*DATA SHOWN*.
_ _ _

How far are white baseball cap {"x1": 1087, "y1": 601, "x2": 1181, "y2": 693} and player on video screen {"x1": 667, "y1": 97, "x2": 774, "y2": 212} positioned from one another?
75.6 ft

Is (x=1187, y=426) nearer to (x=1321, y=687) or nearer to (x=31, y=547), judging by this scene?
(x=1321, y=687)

_ _ _

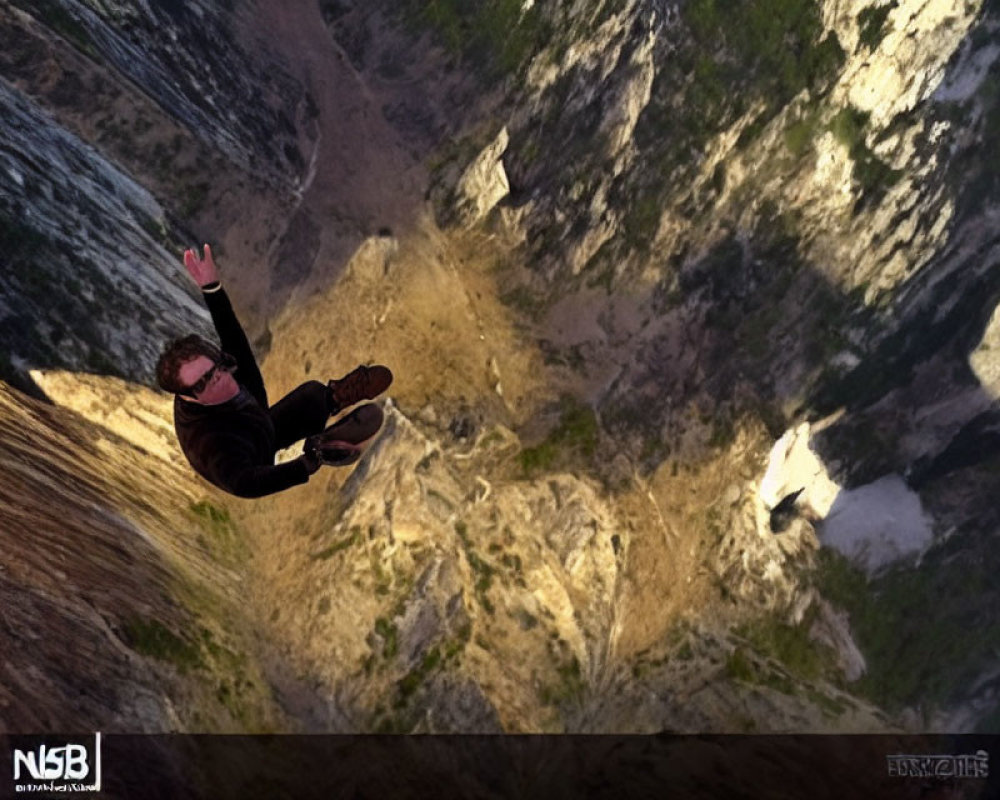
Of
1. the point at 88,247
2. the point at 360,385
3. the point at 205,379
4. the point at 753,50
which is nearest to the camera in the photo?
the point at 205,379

_ _ _

*WHAT YOU HAVE TO DO*. List every line in the records above that contains the word "point".

*RESPONSE*.
1. the point at 88,247
2. the point at 360,385
3. the point at 205,379
4. the point at 753,50
the point at 205,379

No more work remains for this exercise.